The books are collectively called the “Future Engineer in Training Series.” Our students use challenges such as constructing a deer stand, a haunted Halloween yard display, a science fair project, a remote-control boat, and an aquaponics garden system to introduce students to the problem-solving potential of civil, biomedical, electrical, mechanical, and environmental engineering. The surname of each book’s protagonist is the name of their respective clan, and each book’s synopsis and plot highlight what the book’s featured clan means to the Menominee people—for example, the first book is titled Civil Engineering: Wendy Wolf and the Tree Stand, and the book’s back cover states, “In Menominee tribal culture, members of the Wolf Clan are hunters and gathers.” After much planning, writing, editing, and revising, CMN alumnus Sadie Milner added illustrations to coincide with the stories, and then our students used CreateSpace publishing to design the texts, which made them available through Amazon.com.
The books’ success exceeded our expectations. In addition to giving the books to local schools and libraries that serve as CMN’s educational partners, our students began staging readings in local classrooms and coffee shops. Student Burton Arthur (Apache) says, “I made multiple visits to read the series to my son’s class, and seeing their excitement and anticipation to hear our books about engineering felt great. It was awesome to see so many students in the community listen intently week after week.”
While our group was thrilled with this praise, the relationship that proved the most rewarding for us was our partnership with the Green Bay YMCA’s after-school program. We shared the books and corresponding engineering-based activities with their grade-school students in multiple schools. Student Sarah Brei notes, “The YMCA gave me the opportunity to work with youth who faced difficulties in their home life. I tried to encourage the children to seek a better education, and to remember that anything is possible if you work for it.”
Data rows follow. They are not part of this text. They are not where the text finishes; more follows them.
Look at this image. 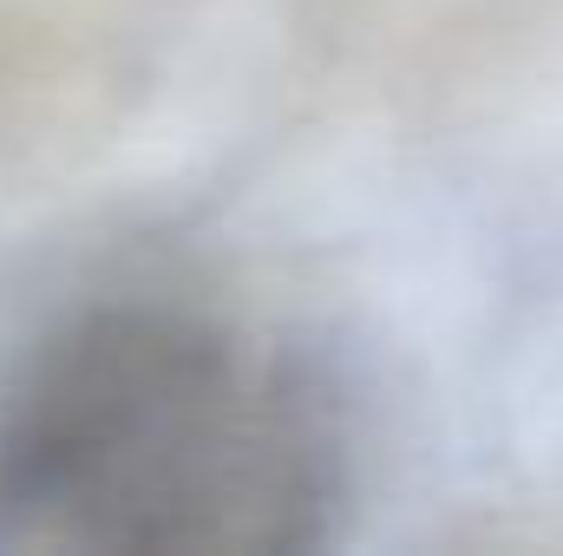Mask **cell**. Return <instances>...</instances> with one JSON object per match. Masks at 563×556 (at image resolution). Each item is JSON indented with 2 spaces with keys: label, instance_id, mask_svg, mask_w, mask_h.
Instances as JSON below:
<instances>
[{
  "label": "cell",
  "instance_id": "cell-1",
  "mask_svg": "<svg viewBox=\"0 0 563 556\" xmlns=\"http://www.w3.org/2000/svg\"><path fill=\"white\" fill-rule=\"evenodd\" d=\"M334 504L328 393L197 308H86L0 393L13 556H288L328 537Z\"/></svg>",
  "mask_w": 563,
  "mask_h": 556
}]
</instances>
The praise our books received both built our engineering students’ confidence and inspired us to create a second series focused on sustainable energy. Titled “Renewable Energy Specialist in Training Series,” we again used the three components of research, compelling plotlines, and the Menominee clan system to frame our work, but this time we wrote stories that showcased geothermal, hydro, biomass, wind, and solar energy. As student Travis Spice (Mohican) says, “I liked that we were able to write another book series. The first one was awesome, and I knew that we could make this one even better. After all, practice makes perfect.”
As educators, we can’t say enough about the confidence that our students gained by applying humanities concepts to their STEM education. We watched our students evolve from nervously presenting before a room of respectful adults to confidently commanding the attention of rooms filled with grade-school children. Their newfound self-assurance transferred to their typical discipline- required presentations as well, and we’re thrilled to report that our students have come to see themselves not only as engineering students, but also as STEM ambassadors.
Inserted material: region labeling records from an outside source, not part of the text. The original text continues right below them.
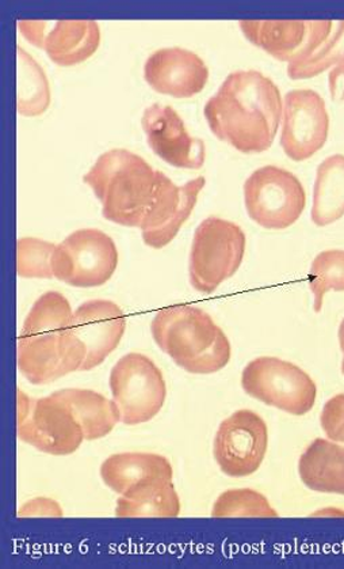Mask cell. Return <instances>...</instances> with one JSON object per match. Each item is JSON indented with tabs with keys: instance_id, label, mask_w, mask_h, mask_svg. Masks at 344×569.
<instances>
[{
	"instance_id": "cell-25",
	"label": "cell",
	"mask_w": 344,
	"mask_h": 569,
	"mask_svg": "<svg viewBox=\"0 0 344 569\" xmlns=\"http://www.w3.org/2000/svg\"><path fill=\"white\" fill-rule=\"evenodd\" d=\"M310 290L313 293V310L321 313L324 298L330 291H344V250H324L312 261Z\"/></svg>"
},
{
	"instance_id": "cell-7",
	"label": "cell",
	"mask_w": 344,
	"mask_h": 569,
	"mask_svg": "<svg viewBox=\"0 0 344 569\" xmlns=\"http://www.w3.org/2000/svg\"><path fill=\"white\" fill-rule=\"evenodd\" d=\"M18 438L49 456H71L84 432L77 416L57 396L32 399L18 390Z\"/></svg>"
},
{
	"instance_id": "cell-3",
	"label": "cell",
	"mask_w": 344,
	"mask_h": 569,
	"mask_svg": "<svg viewBox=\"0 0 344 569\" xmlns=\"http://www.w3.org/2000/svg\"><path fill=\"white\" fill-rule=\"evenodd\" d=\"M156 346L184 371L214 375L231 360V342L205 310L176 305L158 311L151 322Z\"/></svg>"
},
{
	"instance_id": "cell-8",
	"label": "cell",
	"mask_w": 344,
	"mask_h": 569,
	"mask_svg": "<svg viewBox=\"0 0 344 569\" xmlns=\"http://www.w3.org/2000/svg\"><path fill=\"white\" fill-rule=\"evenodd\" d=\"M242 387L253 399L293 416L310 413L317 397L308 372L274 357L256 358L245 366Z\"/></svg>"
},
{
	"instance_id": "cell-24",
	"label": "cell",
	"mask_w": 344,
	"mask_h": 569,
	"mask_svg": "<svg viewBox=\"0 0 344 569\" xmlns=\"http://www.w3.org/2000/svg\"><path fill=\"white\" fill-rule=\"evenodd\" d=\"M181 513V499L172 481L141 495L136 499L117 500L119 518H176Z\"/></svg>"
},
{
	"instance_id": "cell-17",
	"label": "cell",
	"mask_w": 344,
	"mask_h": 569,
	"mask_svg": "<svg viewBox=\"0 0 344 569\" xmlns=\"http://www.w3.org/2000/svg\"><path fill=\"white\" fill-rule=\"evenodd\" d=\"M144 79L156 93L182 100L205 89L209 69L204 59L189 49L162 48L146 59Z\"/></svg>"
},
{
	"instance_id": "cell-11",
	"label": "cell",
	"mask_w": 344,
	"mask_h": 569,
	"mask_svg": "<svg viewBox=\"0 0 344 569\" xmlns=\"http://www.w3.org/2000/svg\"><path fill=\"white\" fill-rule=\"evenodd\" d=\"M267 449L266 421L250 409H241L221 421L213 442L214 460L221 472L233 479L256 473Z\"/></svg>"
},
{
	"instance_id": "cell-9",
	"label": "cell",
	"mask_w": 344,
	"mask_h": 569,
	"mask_svg": "<svg viewBox=\"0 0 344 569\" xmlns=\"http://www.w3.org/2000/svg\"><path fill=\"white\" fill-rule=\"evenodd\" d=\"M244 204L251 220L266 230H285L303 216L306 193L291 171L269 164L244 182Z\"/></svg>"
},
{
	"instance_id": "cell-29",
	"label": "cell",
	"mask_w": 344,
	"mask_h": 569,
	"mask_svg": "<svg viewBox=\"0 0 344 569\" xmlns=\"http://www.w3.org/2000/svg\"><path fill=\"white\" fill-rule=\"evenodd\" d=\"M321 425L327 439L344 443V393L336 395L324 403Z\"/></svg>"
},
{
	"instance_id": "cell-19",
	"label": "cell",
	"mask_w": 344,
	"mask_h": 569,
	"mask_svg": "<svg viewBox=\"0 0 344 569\" xmlns=\"http://www.w3.org/2000/svg\"><path fill=\"white\" fill-rule=\"evenodd\" d=\"M299 475L313 492L344 497V443L324 438L313 440L300 457Z\"/></svg>"
},
{
	"instance_id": "cell-28",
	"label": "cell",
	"mask_w": 344,
	"mask_h": 569,
	"mask_svg": "<svg viewBox=\"0 0 344 569\" xmlns=\"http://www.w3.org/2000/svg\"><path fill=\"white\" fill-rule=\"evenodd\" d=\"M342 63H344V21L340 22L336 33L325 41L312 57L289 64L287 76L294 81L311 79Z\"/></svg>"
},
{
	"instance_id": "cell-33",
	"label": "cell",
	"mask_w": 344,
	"mask_h": 569,
	"mask_svg": "<svg viewBox=\"0 0 344 569\" xmlns=\"http://www.w3.org/2000/svg\"><path fill=\"white\" fill-rule=\"evenodd\" d=\"M337 340H340L341 350L343 352L342 372L344 376V318L341 322L340 329H337Z\"/></svg>"
},
{
	"instance_id": "cell-13",
	"label": "cell",
	"mask_w": 344,
	"mask_h": 569,
	"mask_svg": "<svg viewBox=\"0 0 344 569\" xmlns=\"http://www.w3.org/2000/svg\"><path fill=\"white\" fill-rule=\"evenodd\" d=\"M205 183V177H196L183 186H176L162 171H158L155 196L140 226L146 247L159 250L174 241L192 216Z\"/></svg>"
},
{
	"instance_id": "cell-10",
	"label": "cell",
	"mask_w": 344,
	"mask_h": 569,
	"mask_svg": "<svg viewBox=\"0 0 344 569\" xmlns=\"http://www.w3.org/2000/svg\"><path fill=\"white\" fill-rule=\"evenodd\" d=\"M119 259V249L107 232L77 230L57 244L52 259L54 279L77 289H94L113 278Z\"/></svg>"
},
{
	"instance_id": "cell-21",
	"label": "cell",
	"mask_w": 344,
	"mask_h": 569,
	"mask_svg": "<svg viewBox=\"0 0 344 569\" xmlns=\"http://www.w3.org/2000/svg\"><path fill=\"white\" fill-rule=\"evenodd\" d=\"M53 396L71 408L81 423L85 440L108 437L120 423L119 407L113 400L89 389H61Z\"/></svg>"
},
{
	"instance_id": "cell-4",
	"label": "cell",
	"mask_w": 344,
	"mask_h": 569,
	"mask_svg": "<svg viewBox=\"0 0 344 569\" xmlns=\"http://www.w3.org/2000/svg\"><path fill=\"white\" fill-rule=\"evenodd\" d=\"M158 171L125 149L103 152L83 177L109 222L139 228L155 196Z\"/></svg>"
},
{
	"instance_id": "cell-20",
	"label": "cell",
	"mask_w": 344,
	"mask_h": 569,
	"mask_svg": "<svg viewBox=\"0 0 344 569\" xmlns=\"http://www.w3.org/2000/svg\"><path fill=\"white\" fill-rule=\"evenodd\" d=\"M101 46V29L95 21H58L45 36L44 51L54 64L73 67L84 63Z\"/></svg>"
},
{
	"instance_id": "cell-15",
	"label": "cell",
	"mask_w": 344,
	"mask_h": 569,
	"mask_svg": "<svg viewBox=\"0 0 344 569\" xmlns=\"http://www.w3.org/2000/svg\"><path fill=\"white\" fill-rule=\"evenodd\" d=\"M146 143L165 163L176 169L200 170L206 159L205 143L193 138L174 108L153 103L141 118Z\"/></svg>"
},
{
	"instance_id": "cell-18",
	"label": "cell",
	"mask_w": 344,
	"mask_h": 569,
	"mask_svg": "<svg viewBox=\"0 0 344 569\" xmlns=\"http://www.w3.org/2000/svg\"><path fill=\"white\" fill-rule=\"evenodd\" d=\"M100 472L104 485L127 499H136L174 477L168 458L153 452L110 456L102 462Z\"/></svg>"
},
{
	"instance_id": "cell-5",
	"label": "cell",
	"mask_w": 344,
	"mask_h": 569,
	"mask_svg": "<svg viewBox=\"0 0 344 569\" xmlns=\"http://www.w3.org/2000/svg\"><path fill=\"white\" fill-rule=\"evenodd\" d=\"M247 238L231 220L209 217L193 238L189 274L193 289L211 296L225 280L235 277L244 260Z\"/></svg>"
},
{
	"instance_id": "cell-16",
	"label": "cell",
	"mask_w": 344,
	"mask_h": 569,
	"mask_svg": "<svg viewBox=\"0 0 344 569\" xmlns=\"http://www.w3.org/2000/svg\"><path fill=\"white\" fill-rule=\"evenodd\" d=\"M72 330L85 352L81 371H91L119 348L127 330V316L119 305L94 299L73 311Z\"/></svg>"
},
{
	"instance_id": "cell-12",
	"label": "cell",
	"mask_w": 344,
	"mask_h": 569,
	"mask_svg": "<svg viewBox=\"0 0 344 569\" xmlns=\"http://www.w3.org/2000/svg\"><path fill=\"white\" fill-rule=\"evenodd\" d=\"M330 116L323 97L315 90L296 89L285 96L281 147L287 158L303 162L327 142Z\"/></svg>"
},
{
	"instance_id": "cell-22",
	"label": "cell",
	"mask_w": 344,
	"mask_h": 569,
	"mask_svg": "<svg viewBox=\"0 0 344 569\" xmlns=\"http://www.w3.org/2000/svg\"><path fill=\"white\" fill-rule=\"evenodd\" d=\"M344 217V156L335 154L318 164L313 187L312 222L317 228Z\"/></svg>"
},
{
	"instance_id": "cell-6",
	"label": "cell",
	"mask_w": 344,
	"mask_h": 569,
	"mask_svg": "<svg viewBox=\"0 0 344 569\" xmlns=\"http://www.w3.org/2000/svg\"><path fill=\"white\" fill-rule=\"evenodd\" d=\"M109 387L119 407L120 423L125 426L149 423L161 413L168 399L162 370L139 352L125 355L113 366Z\"/></svg>"
},
{
	"instance_id": "cell-31",
	"label": "cell",
	"mask_w": 344,
	"mask_h": 569,
	"mask_svg": "<svg viewBox=\"0 0 344 569\" xmlns=\"http://www.w3.org/2000/svg\"><path fill=\"white\" fill-rule=\"evenodd\" d=\"M20 32L29 42L37 48L44 47L47 22L44 21H20L18 22Z\"/></svg>"
},
{
	"instance_id": "cell-32",
	"label": "cell",
	"mask_w": 344,
	"mask_h": 569,
	"mask_svg": "<svg viewBox=\"0 0 344 569\" xmlns=\"http://www.w3.org/2000/svg\"><path fill=\"white\" fill-rule=\"evenodd\" d=\"M330 93L335 101L344 100V63L330 72Z\"/></svg>"
},
{
	"instance_id": "cell-30",
	"label": "cell",
	"mask_w": 344,
	"mask_h": 569,
	"mask_svg": "<svg viewBox=\"0 0 344 569\" xmlns=\"http://www.w3.org/2000/svg\"><path fill=\"white\" fill-rule=\"evenodd\" d=\"M20 518H61L64 517V511L61 509L57 500L51 498H34L27 501L20 510H18Z\"/></svg>"
},
{
	"instance_id": "cell-23",
	"label": "cell",
	"mask_w": 344,
	"mask_h": 569,
	"mask_svg": "<svg viewBox=\"0 0 344 569\" xmlns=\"http://www.w3.org/2000/svg\"><path fill=\"white\" fill-rule=\"evenodd\" d=\"M18 54V98L17 110L23 118H37L44 114L51 106V86L47 73L37 63L32 54L22 47L17 48Z\"/></svg>"
},
{
	"instance_id": "cell-27",
	"label": "cell",
	"mask_w": 344,
	"mask_h": 569,
	"mask_svg": "<svg viewBox=\"0 0 344 569\" xmlns=\"http://www.w3.org/2000/svg\"><path fill=\"white\" fill-rule=\"evenodd\" d=\"M57 244L34 237L17 242V273L22 279H53L52 259Z\"/></svg>"
},
{
	"instance_id": "cell-26",
	"label": "cell",
	"mask_w": 344,
	"mask_h": 569,
	"mask_svg": "<svg viewBox=\"0 0 344 569\" xmlns=\"http://www.w3.org/2000/svg\"><path fill=\"white\" fill-rule=\"evenodd\" d=\"M213 518H276L270 501L250 488L229 489L214 501Z\"/></svg>"
},
{
	"instance_id": "cell-14",
	"label": "cell",
	"mask_w": 344,
	"mask_h": 569,
	"mask_svg": "<svg viewBox=\"0 0 344 569\" xmlns=\"http://www.w3.org/2000/svg\"><path fill=\"white\" fill-rule=\"evenodd\" d=\"M333 21H241L245 39L270 57L297 63L312 57L328 40Z\"/></svg>"
},
{
	"instance_id": "cell-1",
	"label": "cell",
	"mask_w": 344,
	"mask_h": 569,
	"mask_svg": "<svg viewBox=\"0 0 344 569\" xmlns=\"http://www.w3.org/2000/svg\"><path fill=\"white\" fill-rule=\"evenodd\" d=\"M282 113L279 86L256 70L230 73L204 108L214 137L243 154H261L273 146Z\"/></svg>"
},
{
	"instance_id": "cell-2",
	"label": "cell",
	"mask_w": 344,
	"mask_h": 569,
	"mask_svg": "<svg viewBox=\"0 0 344 569\" xmlns=\"http://www.w3.org/2000/svg\"><path fill=\"white\" fill-rule=\"evenodd\" d=\"M73 310L63 293L37 299L18 338V367L33 385H48L82 370L85 352L72 330Z\"/></svg>"
}]
</instances>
So how do we counteract the large STEM performance and interest gap in Native Americans? CMN is demonstrating that storytelling may be an invaluable key. Our STEM HERO Program is a prime example of how to engage, recruit, and retain STEM students by grounding Western science in Indigenous values—and each graduating student is proof that we’re doing our part to shift a faulty paradigm.
Ryan Winn, M.A., Lisa Bosman, Ph.D., and Kelli Chelberg, M.S., teach in College of Menominee Nation’s STEM HERO Program.